Patients with end-stage kidney disease were 11 times more likely to be hospitalized for COVID-19 than patients without kidney disease.

Patients with end-stage kidney disease were 11 times more likely to be hospitalized for COVID-19 than patients without kidney disease.

For the study, the researchers included 12,971 people who were tested for SARS-CoV-2 using prepandemic EHR data (1,604 people were SARS-CoV-2 positive; 354 ​​people had to be hospitalized). They identified 21 clinical phenotypes in five disease categories (six of the phenotypes were kidney related).

The results showed that patients with end-stage kidney disease were 11 times more likely to be hospitalized for COVID-19 than patients without kidney disease (OR = 11.07).
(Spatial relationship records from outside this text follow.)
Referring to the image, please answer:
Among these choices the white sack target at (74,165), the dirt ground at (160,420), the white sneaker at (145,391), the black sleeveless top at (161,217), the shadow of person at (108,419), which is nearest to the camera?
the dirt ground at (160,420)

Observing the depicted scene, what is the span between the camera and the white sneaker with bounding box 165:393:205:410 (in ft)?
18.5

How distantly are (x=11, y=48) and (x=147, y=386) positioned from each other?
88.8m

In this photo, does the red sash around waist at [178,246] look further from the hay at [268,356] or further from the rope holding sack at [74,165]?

Other kidney-related disorders were also associated with high risk of hospitalization, with stage 4 CRF resulting in an OP of 2.90, acute kidney failure resulting in an OP of 3.26, and a kidney transplant resulting in an OR of 14.98. For comparison, heart failure resulted in an OP of 3.8, chronic airway obstruction an OP of 2.54 and type 2 diabetes an OR of 1.80.

Study co-researcher Tooraj Mirshahi, PhD, explained the study design in the press release.

“Our team used a novel approach made possible by our extensive electronic health records, unique demographics and integrated healthcare system,” he said. “We were able to do this study even though the number of COVID-19 cases was much lower compared to large metropolitan hospitals.”

According to Chang, these results “underscore the need to prevent COVID-19-related illness in patients with kidney disease and other high-risk conditions”.